Susana Benavides has been a full-time UVW organiser ever since being unfairly dismissed from her Topshop cleaning job by her direct employer Britannia Services Group. At last, a tribunal has ruled that she was sacked principally due to her union-related activities, rejecting Topshop’s key argument that a union’s “typical activities” cannot include “large scale public direct-action protests.”
See the full judgment here (PDF).
In March of 2016, Susana was instrumental in organising a well-attended UVW protest outside her former workplace on Oxford Street, which was met by a full legion of police. Unlike typical unions, UVW is known for its large scale public direct-action protests.

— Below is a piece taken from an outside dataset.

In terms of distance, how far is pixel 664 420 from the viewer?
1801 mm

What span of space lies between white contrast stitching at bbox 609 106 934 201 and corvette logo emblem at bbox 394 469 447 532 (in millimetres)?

This ruling has been covered on BBC News and in various national newspapers.
From our campaign page:
Susana was called “donkey” by an abusive supervisor who kicked a bucket at her. This triggered stress-related depression but she continued working for five more years, until UVW took up her cause for a London Living Wage (LLW), resulting in her suspension after more bullying. A Change.org petition was signed by over 37k people, and cleaner wages were raised to the minimum wage + 30p. This was still almost £2 less than the LLW, so protests went ahead.
These protests included 600 flyers planted in the pockets of garments, announcing the hypocrisy of Topshop claiming to “fully subscribe to the concept of the living wage” while contracting services to poverty wage employers. Shadow Chancellor of the Exchequer, John McDonnell, joined the demonstration amid red smoke and placards highlighting the absurdity of Topshop owner Sir Philip Green being worth over £4bn.